Copy the items below word for word, from the line that contains "How large a" through the last line of the items, including both.

Stored data:
□ □ □ □ □
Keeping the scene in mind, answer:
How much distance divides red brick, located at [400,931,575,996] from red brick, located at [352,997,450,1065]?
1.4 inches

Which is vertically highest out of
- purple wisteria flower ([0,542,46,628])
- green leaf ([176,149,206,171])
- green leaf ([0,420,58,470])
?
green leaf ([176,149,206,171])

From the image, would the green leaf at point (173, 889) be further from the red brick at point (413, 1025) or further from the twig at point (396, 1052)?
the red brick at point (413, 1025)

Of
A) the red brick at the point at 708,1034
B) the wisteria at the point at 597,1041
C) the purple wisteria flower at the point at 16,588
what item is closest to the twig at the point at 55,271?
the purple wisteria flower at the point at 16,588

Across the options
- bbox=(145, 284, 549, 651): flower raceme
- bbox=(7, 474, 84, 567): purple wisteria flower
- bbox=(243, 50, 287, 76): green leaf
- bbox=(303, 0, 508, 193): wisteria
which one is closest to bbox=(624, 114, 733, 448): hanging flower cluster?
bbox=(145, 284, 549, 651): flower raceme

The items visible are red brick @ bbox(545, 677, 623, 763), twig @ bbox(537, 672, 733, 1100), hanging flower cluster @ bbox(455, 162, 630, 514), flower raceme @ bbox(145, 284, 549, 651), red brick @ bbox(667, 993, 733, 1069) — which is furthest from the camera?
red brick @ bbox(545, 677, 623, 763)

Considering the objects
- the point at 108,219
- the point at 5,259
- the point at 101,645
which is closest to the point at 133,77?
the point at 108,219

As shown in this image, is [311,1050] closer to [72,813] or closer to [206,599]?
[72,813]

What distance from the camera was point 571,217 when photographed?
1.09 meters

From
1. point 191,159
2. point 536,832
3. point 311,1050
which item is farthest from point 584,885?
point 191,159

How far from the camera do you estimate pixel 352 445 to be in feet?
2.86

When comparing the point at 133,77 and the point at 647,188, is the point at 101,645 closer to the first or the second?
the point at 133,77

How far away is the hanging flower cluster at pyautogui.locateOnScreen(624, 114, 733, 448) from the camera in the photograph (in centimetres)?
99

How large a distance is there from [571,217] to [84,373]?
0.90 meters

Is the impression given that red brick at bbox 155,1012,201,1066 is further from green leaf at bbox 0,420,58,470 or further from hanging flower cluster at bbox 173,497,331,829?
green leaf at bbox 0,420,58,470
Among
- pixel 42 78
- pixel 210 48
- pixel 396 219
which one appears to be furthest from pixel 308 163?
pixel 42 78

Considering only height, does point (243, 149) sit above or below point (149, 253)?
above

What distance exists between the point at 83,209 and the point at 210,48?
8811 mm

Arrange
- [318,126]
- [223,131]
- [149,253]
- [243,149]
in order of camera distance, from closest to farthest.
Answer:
□ □ □ □ □
Written solution
How large a distance is there from [571,217] to [84,373]?
0.90 meters

Is the impression given that red brick at bbox 155,1012,201,1066 is further from green leaf at bbox 0,420,58,470 or further from hanging flower cluster at bbox 173,497,331,829?
green leaf at bbox 0,420,58,470
Among
- pixel 42 78
- pixel 210 48
- pixel 396 219
which one appears to be furthest from pixel 308 163?
pixel 42 78

Considering only height, does point (243, 149) sit above or below point (149, 253)?
above

What distance exists between the point at 83,209 and the point at 210,48?
8811 mm

Arrange
- [318,126]
- [223,131]
- [149,253]
- [243,149]
in order of camera distance, from closest to farthest.
Answer:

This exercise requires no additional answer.